Rewrite the lines from the very first one down to and including the line containing "5. (305,146)", swapping "nearest" for "closest" and keeping everything else unchanged. Leave the pictures out of your answer.

**Questions about scene geometry:**

☆ ☆ ☆

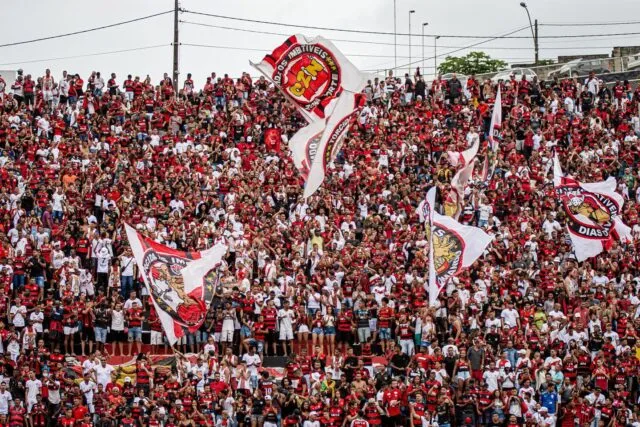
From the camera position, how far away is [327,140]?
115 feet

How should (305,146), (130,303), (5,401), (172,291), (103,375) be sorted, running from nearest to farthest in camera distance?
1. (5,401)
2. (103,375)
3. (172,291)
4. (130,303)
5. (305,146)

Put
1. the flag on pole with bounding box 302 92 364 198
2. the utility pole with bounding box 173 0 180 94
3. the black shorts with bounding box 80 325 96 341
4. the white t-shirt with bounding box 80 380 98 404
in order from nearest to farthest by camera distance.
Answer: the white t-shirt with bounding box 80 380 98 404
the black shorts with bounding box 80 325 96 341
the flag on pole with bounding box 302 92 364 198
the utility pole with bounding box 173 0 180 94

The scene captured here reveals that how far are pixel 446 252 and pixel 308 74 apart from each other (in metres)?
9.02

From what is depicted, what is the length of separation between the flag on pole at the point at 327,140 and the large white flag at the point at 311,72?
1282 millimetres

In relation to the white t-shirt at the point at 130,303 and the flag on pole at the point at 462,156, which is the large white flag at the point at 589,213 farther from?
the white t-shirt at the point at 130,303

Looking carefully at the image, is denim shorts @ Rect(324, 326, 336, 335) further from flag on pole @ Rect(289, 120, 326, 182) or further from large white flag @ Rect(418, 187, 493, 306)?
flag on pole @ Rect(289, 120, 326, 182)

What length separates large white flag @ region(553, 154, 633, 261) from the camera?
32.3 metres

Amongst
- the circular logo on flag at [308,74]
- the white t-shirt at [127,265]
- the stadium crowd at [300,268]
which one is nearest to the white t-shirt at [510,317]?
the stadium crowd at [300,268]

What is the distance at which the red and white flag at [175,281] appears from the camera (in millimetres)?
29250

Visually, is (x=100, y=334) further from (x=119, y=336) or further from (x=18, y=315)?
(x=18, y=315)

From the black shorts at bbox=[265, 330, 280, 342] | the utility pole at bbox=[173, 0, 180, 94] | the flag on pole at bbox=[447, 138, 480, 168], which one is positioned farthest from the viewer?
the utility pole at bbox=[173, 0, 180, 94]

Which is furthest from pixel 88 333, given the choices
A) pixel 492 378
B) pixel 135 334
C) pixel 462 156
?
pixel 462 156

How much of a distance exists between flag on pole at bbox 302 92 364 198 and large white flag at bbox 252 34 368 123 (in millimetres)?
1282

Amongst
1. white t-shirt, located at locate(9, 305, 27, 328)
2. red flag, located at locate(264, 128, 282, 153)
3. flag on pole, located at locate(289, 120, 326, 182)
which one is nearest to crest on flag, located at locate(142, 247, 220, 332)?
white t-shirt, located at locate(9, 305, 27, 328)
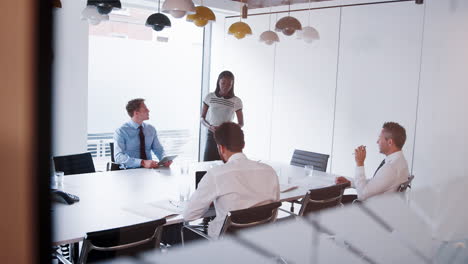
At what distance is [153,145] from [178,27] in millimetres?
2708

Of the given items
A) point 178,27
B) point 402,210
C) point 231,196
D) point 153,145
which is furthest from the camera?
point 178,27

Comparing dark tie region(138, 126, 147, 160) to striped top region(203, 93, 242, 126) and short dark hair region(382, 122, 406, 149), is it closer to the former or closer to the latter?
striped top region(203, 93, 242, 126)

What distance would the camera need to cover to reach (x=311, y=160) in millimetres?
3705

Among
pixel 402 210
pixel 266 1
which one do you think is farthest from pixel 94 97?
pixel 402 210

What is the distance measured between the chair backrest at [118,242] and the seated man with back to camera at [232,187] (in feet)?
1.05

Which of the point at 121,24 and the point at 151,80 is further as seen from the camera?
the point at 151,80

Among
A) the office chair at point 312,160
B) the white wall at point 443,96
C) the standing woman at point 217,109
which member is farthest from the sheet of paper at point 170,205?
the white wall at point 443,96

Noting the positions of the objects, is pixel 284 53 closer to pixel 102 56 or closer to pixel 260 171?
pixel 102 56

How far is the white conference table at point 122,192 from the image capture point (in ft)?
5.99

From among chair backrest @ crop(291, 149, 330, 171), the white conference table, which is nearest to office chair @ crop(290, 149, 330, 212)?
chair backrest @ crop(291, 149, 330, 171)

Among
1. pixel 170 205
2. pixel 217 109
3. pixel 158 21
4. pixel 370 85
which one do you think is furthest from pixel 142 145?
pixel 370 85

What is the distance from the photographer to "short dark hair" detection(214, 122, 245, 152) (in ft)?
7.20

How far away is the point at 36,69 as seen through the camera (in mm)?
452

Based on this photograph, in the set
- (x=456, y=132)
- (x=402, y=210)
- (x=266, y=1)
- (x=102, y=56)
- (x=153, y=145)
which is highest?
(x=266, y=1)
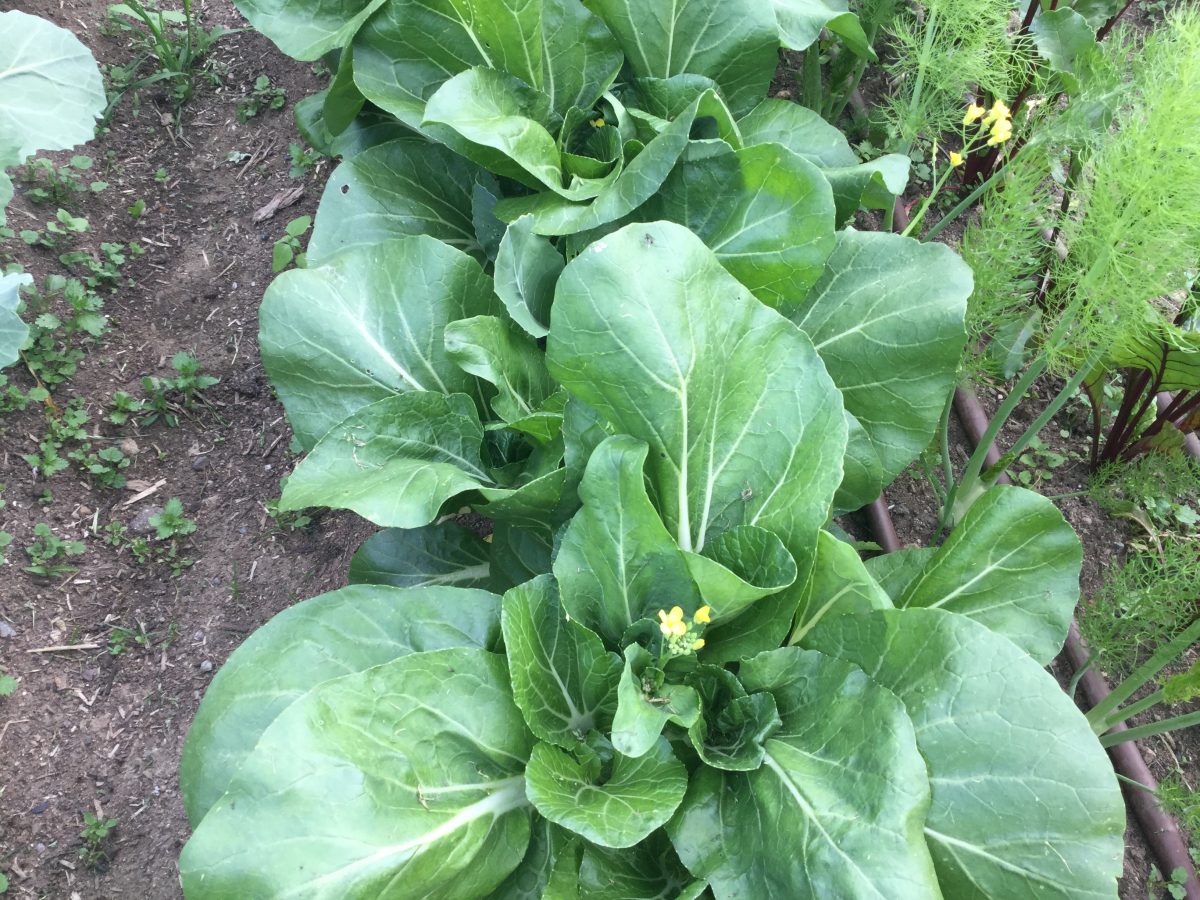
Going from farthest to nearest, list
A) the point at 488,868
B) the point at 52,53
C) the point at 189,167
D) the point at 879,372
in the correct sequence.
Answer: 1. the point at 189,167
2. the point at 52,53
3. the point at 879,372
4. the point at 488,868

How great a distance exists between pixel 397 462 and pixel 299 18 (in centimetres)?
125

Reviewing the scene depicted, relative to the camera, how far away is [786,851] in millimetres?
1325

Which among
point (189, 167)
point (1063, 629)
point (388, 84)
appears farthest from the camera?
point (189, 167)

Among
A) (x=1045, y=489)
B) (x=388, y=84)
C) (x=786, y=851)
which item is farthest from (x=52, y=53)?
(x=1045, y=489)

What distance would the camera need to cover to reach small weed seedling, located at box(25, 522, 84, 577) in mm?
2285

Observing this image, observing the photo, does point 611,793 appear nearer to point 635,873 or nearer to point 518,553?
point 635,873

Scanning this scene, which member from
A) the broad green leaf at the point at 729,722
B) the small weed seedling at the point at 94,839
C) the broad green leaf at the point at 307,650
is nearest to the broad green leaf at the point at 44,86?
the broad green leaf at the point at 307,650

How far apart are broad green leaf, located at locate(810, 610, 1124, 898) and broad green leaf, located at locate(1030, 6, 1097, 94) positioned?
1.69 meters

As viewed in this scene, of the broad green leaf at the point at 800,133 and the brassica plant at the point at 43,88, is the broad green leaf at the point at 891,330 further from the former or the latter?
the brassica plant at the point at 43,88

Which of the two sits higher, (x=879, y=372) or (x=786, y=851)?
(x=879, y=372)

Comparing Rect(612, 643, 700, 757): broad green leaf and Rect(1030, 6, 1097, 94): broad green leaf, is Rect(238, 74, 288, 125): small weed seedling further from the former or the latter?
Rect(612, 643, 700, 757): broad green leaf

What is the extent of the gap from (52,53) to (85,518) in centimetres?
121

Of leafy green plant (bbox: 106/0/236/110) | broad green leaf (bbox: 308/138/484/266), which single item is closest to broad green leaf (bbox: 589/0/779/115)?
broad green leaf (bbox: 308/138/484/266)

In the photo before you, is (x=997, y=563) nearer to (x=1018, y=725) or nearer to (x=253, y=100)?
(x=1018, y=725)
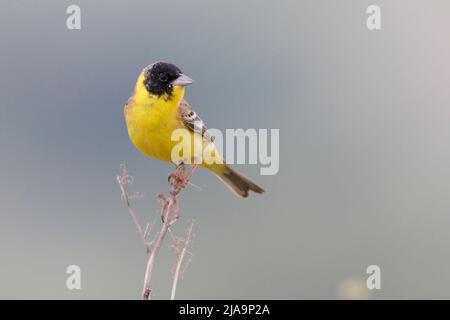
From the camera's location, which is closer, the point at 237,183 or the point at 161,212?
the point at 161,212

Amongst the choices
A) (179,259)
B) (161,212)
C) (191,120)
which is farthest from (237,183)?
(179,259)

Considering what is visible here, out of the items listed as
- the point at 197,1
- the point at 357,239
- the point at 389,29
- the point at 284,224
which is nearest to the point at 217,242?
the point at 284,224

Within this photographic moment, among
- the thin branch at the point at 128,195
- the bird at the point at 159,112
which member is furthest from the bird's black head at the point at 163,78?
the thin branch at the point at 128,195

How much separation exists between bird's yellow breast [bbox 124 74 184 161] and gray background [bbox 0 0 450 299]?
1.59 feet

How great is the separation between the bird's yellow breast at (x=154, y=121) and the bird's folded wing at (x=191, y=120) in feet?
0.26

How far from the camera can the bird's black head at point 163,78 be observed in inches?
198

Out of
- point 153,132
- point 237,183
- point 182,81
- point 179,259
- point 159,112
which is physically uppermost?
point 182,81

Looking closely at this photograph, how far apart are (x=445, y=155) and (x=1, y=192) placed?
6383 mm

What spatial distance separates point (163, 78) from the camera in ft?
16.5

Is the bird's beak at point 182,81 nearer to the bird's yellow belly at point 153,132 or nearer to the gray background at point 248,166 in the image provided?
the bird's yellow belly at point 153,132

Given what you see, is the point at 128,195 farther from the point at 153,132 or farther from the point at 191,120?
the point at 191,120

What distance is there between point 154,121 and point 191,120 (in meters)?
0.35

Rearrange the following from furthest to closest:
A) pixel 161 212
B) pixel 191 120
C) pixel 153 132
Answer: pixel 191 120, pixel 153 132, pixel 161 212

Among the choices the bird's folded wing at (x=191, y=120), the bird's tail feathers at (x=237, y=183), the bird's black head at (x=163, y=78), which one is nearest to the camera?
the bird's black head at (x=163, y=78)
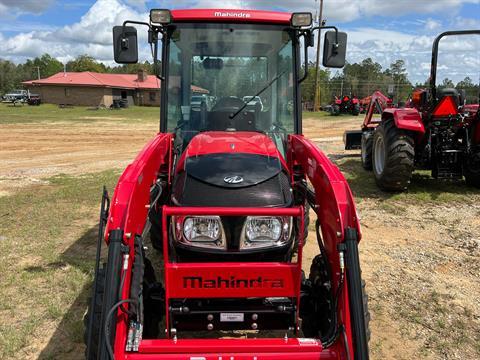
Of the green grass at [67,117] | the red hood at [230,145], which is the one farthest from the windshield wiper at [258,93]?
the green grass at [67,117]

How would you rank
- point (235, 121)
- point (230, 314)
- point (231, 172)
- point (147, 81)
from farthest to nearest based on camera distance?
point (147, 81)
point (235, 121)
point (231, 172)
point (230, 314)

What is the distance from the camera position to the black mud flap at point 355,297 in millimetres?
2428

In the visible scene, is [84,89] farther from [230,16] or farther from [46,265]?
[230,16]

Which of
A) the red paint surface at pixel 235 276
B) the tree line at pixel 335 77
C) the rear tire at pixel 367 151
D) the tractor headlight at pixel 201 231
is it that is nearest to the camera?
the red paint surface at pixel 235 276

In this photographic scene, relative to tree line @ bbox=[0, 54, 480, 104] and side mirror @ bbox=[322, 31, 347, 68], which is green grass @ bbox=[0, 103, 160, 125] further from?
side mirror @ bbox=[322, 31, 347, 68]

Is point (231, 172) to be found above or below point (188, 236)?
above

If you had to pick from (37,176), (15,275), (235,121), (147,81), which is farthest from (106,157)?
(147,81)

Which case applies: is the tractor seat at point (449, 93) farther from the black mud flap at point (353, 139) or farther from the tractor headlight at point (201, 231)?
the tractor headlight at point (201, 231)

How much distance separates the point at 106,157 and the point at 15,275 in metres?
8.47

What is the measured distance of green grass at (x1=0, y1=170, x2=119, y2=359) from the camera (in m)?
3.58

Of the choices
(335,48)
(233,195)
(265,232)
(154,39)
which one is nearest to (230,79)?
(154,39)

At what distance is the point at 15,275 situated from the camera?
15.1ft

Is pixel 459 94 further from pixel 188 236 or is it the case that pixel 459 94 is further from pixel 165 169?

☆ ☆ ☆

**Solution below:**
From the camera position, how far away is [327,140]?
115 feet

How should (305,146), (130,303), (5,401), (172,291), (103,375) be sorted, running from closest to farthest in camera distance?
1. (5,401)
2. (103,375)
3. (172,291)
4. (130,303)
5. (305,146)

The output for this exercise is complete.